By the way, a 5 psi variance in compression test values is nothing, don't
fret about that Andrew.
-James



-----Original Message-----
From: vwdiesel-bounces at vwfans.com [mailto:vwdiesel-bounces at vwfans.com]On
Behalf Of Libbybapa at wmconnect.com
Sent: Friday, September 02, 2005 8:41 PM
To: vwdiesel at audifans.com
Subject: [Vwdiesel] Altitude compensation


When I checked the compression on my TD vanagon all four were within 5 psi
of
each other.  3 were 400 and the fourth was 395.  I was a little concerned,
but the engine ran fantastic, so I've continued to drive it.  My friend's
quantum checked out at 380 on all four.  I recently got thinking about the
fact that
I live at about 7,000 ft.  When the altitude compensation is factored in to
my friend's engine his compression at sea level is 460 psi.  My TD vanagon
engine would read 475-480 psi!  Nothing wrong with that!

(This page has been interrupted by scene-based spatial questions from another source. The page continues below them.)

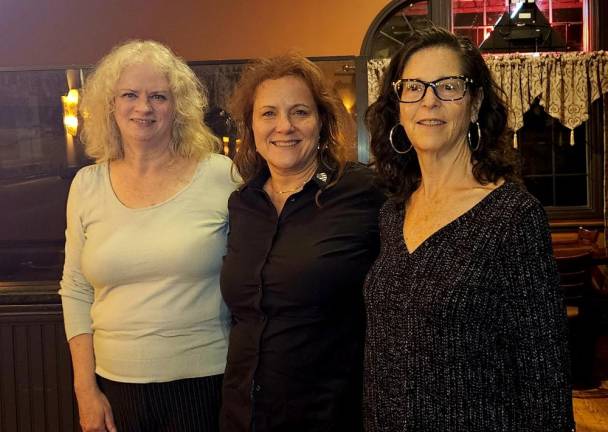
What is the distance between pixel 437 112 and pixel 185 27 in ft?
11.0

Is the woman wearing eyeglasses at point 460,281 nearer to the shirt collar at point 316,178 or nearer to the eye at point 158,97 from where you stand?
the shirt collar at point 316,178

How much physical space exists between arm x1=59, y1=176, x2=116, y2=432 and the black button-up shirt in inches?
18.7

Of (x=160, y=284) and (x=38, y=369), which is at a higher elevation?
(x=160, y=284)

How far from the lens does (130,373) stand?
6.31 feet

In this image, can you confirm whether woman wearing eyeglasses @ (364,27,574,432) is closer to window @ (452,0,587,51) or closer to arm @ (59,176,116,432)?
arm @ (59,176,116,432)

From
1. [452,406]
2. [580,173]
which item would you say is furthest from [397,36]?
[452,406]

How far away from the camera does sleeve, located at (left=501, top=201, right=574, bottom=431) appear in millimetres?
1279

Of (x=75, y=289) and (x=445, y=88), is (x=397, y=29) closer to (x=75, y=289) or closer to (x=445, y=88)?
(x=75, y=289)

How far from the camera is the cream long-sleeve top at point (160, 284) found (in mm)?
1897

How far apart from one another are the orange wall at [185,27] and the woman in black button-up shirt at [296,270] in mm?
2593

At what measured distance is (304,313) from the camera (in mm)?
1720

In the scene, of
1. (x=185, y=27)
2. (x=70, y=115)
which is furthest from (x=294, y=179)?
(x=185, y=27)

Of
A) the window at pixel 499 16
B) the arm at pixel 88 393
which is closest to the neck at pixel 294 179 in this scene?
the arm at pixel 88 393

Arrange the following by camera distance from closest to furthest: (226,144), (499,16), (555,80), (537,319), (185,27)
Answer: (537,319), (226,144), (185,27), (555,80), (499,16)
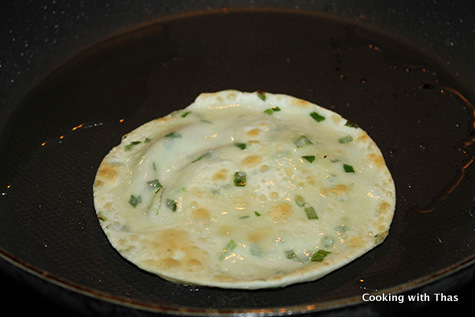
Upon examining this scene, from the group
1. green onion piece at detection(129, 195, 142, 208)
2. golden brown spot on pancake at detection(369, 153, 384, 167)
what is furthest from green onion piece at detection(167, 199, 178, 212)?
golden brown spot on pancake at detection(369, 153, 384, 167)

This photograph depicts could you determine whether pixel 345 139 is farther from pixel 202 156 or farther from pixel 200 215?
pixel 200 215

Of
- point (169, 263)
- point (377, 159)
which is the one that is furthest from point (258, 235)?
point (377, 159)

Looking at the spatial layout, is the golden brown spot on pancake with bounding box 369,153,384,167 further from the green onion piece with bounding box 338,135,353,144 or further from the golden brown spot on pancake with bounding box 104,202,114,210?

I was also thinking about the recent discussion of Passats running on low,
mid or high grade fuel.  Someone mentioned that some people saw no
performance
decrease or mileage decrease with the lower grades, others saw significant
difference.  I got thinking that probably the cars seeing no change were
primarily
at high altitudes.  I'd love to have that member of the group post that idea
to the passat group.  It makes me think that I've been wasteing my money
putting high test in my ABA work van.